WHAT THIS TASK INVOLVES: Output only the span of lines that begins at the line containing "How far is it" and ends at the last line of the data, both included, exactly as they appear.

INFORMATION SUPPLIED:
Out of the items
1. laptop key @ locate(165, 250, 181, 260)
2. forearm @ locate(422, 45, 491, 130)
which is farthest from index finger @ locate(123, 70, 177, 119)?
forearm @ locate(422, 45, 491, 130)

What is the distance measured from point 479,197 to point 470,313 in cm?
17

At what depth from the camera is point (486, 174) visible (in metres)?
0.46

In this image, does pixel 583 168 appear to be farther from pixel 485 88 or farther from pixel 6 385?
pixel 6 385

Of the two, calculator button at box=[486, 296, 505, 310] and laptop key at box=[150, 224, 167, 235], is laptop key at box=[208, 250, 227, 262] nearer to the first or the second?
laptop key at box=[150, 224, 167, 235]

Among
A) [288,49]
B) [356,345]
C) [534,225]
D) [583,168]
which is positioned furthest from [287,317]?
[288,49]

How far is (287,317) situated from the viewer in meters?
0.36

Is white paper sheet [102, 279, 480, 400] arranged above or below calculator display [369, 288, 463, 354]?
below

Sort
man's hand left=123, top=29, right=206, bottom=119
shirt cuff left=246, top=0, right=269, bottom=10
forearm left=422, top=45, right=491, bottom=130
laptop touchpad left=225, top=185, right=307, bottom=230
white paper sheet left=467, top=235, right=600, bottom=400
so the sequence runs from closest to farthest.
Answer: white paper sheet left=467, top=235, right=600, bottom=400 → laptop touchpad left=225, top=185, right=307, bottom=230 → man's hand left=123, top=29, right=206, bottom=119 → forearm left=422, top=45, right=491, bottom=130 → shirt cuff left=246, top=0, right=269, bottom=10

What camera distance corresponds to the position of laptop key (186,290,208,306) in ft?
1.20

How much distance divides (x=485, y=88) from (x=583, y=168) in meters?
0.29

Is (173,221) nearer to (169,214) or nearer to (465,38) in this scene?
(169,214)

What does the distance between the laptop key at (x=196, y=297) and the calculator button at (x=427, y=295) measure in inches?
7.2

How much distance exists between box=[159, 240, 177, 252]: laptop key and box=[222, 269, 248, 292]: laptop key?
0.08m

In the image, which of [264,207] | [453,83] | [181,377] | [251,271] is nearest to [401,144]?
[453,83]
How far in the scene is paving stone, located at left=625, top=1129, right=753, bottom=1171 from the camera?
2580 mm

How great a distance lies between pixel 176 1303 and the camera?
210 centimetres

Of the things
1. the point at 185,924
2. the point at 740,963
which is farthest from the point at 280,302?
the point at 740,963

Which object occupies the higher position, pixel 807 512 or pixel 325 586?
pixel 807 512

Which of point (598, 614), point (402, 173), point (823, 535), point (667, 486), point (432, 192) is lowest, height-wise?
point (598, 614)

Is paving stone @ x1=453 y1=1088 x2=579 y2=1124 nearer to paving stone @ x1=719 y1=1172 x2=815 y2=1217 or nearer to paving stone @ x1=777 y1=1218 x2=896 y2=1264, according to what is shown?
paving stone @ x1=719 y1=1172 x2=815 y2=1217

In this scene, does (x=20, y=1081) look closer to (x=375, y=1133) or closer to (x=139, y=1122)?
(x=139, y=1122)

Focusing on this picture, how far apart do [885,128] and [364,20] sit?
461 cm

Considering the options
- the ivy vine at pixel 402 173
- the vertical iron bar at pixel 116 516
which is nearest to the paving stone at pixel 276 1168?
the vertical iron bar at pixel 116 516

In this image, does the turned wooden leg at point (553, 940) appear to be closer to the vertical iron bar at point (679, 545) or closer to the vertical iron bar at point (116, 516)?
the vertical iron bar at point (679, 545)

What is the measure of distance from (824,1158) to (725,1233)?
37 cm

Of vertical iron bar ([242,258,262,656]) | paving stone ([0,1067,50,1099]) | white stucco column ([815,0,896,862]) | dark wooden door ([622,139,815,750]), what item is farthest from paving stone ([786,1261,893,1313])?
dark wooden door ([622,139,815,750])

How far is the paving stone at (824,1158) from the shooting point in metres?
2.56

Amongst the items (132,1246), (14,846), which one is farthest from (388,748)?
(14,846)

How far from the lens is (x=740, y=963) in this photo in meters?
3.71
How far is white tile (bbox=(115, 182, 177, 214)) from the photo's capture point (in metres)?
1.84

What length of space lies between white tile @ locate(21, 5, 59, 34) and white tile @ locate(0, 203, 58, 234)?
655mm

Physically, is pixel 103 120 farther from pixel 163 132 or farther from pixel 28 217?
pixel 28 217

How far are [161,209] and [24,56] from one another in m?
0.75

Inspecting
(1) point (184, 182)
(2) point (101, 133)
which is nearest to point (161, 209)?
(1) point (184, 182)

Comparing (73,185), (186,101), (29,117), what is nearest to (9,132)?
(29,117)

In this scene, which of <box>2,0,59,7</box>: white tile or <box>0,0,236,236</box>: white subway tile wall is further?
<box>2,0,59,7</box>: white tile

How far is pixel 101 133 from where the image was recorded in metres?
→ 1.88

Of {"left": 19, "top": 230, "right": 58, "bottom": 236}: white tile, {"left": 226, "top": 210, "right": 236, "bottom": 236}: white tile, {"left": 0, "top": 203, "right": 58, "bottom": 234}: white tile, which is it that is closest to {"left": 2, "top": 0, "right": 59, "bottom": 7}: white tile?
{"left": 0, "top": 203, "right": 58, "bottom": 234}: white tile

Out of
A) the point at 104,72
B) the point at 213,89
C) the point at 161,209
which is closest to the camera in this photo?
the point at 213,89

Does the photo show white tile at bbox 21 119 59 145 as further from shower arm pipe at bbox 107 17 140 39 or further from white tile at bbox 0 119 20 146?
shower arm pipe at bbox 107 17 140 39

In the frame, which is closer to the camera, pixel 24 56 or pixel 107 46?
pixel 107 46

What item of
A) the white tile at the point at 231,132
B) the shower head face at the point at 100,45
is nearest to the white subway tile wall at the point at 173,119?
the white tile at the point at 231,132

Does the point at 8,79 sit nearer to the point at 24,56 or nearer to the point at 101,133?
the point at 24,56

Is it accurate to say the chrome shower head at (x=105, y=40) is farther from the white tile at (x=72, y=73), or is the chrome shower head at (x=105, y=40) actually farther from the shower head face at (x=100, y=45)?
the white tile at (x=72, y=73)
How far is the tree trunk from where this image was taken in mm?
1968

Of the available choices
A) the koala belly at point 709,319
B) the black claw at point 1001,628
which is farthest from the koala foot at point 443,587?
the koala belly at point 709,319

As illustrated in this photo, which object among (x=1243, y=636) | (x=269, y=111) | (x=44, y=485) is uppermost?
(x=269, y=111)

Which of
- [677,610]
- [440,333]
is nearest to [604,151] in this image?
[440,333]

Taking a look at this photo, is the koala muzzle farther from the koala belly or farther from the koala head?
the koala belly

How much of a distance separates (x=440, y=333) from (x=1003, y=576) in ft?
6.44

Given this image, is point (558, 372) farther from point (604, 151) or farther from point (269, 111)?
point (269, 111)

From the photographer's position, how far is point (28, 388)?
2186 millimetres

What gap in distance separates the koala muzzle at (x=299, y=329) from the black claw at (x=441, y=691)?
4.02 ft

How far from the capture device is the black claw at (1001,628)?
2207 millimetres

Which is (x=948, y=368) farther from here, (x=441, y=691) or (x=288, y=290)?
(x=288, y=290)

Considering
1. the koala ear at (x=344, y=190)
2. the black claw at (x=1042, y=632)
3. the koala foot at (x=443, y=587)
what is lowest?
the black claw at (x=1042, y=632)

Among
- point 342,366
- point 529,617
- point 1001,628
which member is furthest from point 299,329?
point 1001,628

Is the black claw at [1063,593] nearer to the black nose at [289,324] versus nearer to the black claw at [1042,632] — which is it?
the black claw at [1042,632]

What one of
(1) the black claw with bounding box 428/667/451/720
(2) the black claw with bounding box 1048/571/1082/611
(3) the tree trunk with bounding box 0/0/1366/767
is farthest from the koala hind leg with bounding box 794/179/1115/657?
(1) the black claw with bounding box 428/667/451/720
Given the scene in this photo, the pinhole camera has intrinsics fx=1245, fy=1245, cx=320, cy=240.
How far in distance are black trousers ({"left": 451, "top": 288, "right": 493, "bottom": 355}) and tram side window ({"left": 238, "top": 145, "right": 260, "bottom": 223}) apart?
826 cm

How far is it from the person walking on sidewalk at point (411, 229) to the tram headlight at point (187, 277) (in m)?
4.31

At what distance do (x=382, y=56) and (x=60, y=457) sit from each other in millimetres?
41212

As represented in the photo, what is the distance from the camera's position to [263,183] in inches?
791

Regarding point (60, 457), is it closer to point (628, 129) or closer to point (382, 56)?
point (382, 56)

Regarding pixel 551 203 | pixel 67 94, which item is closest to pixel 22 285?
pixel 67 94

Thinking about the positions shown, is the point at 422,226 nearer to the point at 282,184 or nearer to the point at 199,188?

RESULT:
How far is it from the person walking on sidewalk at point (411, 229) to the tram headlight at point (187, 277) (in m)?
4.31

At what distance do (x=382, y=56) and (x=60, y=457) sit from each other in millimetres?
41212

As represented in the photo, what is the distance from the camera's position to [263,183] in inches?
791

Regarding point (60, 457), is it closer to point (628, 129) or closer to point (382, 56)?
point (382, 56)

Regarding pixel 551 203 | pixel 67 94, which item is closest to pixel 22 285?
pixel 67 94

Thinking about the positions shown, is the point at 422,226 nearer to the point at 282,184 or nearer to the point at 199,188?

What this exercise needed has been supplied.